Tuesday, August 19, 2014

Smuggling and Hovering -- Peru and Chile

by Scott

One of the bigger hassles for overlanders is the inevitable vehicle repair. Finding parts is hard. Finding good mechanics is even harder. I recently lucked out on both fronts.

While back in the states, my shopping list included an air box, coolant sensor, various filters, assorted gaskets, caliper pins, wheel studs, shock bushings, fuel injectors, and glow plugs. Imagine the pit in my stomach during our flight to Peru when they handed us the customs form that specifically called out the restrictions on auto parts, boat parts, motorcycle parts, and RV parts! Used parts are an absolute no-no, which included the air box and the rebuilt injectors, and new parts must go through an extensive and expensive import process.

A small sample of what was in our baggage

Rather than sleeping through our red-eye flight, I came up with a plan. We would not declare any of this stuff. Instead, if we got questioned, we would insist that the parts were for a Peruvian friend with an off-the-grid beach house. Truck? What truck? These parts are for a diesel generator!

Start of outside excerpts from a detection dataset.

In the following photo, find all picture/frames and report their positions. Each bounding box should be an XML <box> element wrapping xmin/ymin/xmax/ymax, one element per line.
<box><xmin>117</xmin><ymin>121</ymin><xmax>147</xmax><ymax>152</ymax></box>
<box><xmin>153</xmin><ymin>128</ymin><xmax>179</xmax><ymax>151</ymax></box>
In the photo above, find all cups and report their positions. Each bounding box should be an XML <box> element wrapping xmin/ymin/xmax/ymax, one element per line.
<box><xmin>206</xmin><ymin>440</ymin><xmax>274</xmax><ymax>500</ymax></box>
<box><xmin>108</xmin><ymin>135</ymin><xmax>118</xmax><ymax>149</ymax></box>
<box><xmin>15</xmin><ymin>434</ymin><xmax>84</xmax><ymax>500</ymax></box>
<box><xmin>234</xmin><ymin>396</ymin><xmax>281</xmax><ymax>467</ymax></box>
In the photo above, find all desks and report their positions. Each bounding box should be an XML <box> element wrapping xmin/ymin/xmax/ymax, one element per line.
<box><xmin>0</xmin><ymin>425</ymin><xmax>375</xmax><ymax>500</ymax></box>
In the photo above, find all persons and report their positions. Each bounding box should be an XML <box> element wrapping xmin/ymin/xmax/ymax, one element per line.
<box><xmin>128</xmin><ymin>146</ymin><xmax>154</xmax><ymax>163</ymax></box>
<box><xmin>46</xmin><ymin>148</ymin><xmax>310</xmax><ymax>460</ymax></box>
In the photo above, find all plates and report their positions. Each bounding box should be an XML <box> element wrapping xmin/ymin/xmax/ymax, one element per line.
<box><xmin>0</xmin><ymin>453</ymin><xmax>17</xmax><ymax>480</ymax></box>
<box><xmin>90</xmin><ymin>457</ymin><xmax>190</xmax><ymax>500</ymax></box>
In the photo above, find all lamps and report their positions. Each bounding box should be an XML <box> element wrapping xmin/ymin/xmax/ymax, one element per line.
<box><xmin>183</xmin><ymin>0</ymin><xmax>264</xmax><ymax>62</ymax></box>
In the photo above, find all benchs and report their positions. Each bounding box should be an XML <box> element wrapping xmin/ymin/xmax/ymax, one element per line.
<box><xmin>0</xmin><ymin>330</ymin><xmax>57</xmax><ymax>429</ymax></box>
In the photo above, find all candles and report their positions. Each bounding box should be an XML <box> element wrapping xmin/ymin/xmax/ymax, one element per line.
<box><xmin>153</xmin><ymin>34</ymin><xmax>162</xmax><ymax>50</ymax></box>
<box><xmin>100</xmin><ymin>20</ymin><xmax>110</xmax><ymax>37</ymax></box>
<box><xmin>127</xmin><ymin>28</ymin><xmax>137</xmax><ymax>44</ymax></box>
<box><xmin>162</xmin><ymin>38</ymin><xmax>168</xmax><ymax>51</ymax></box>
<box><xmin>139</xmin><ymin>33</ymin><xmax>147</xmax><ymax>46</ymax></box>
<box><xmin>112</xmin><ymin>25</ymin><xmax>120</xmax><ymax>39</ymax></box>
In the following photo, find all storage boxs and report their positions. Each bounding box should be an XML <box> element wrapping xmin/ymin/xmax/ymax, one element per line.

While waiting at baggage claim, we observed the process at customs. All bags went through the X-ray, but people were not being searched. So, I stuffed my pockets with injectors, and Heather put the glow plugs in her purse. These were the small, but expensive parts. The rest stayed in our luggage. We chose the line with the two young female scanners, making the sexist assumption that they might not recognize car parts. It was 2am, so maybe they were just sleepy, but either way, it paid off. We walked through customs with a thousand dollars worth of undeclared parts for El Tigre. I didn't even get to use my well-rehearsed generator story.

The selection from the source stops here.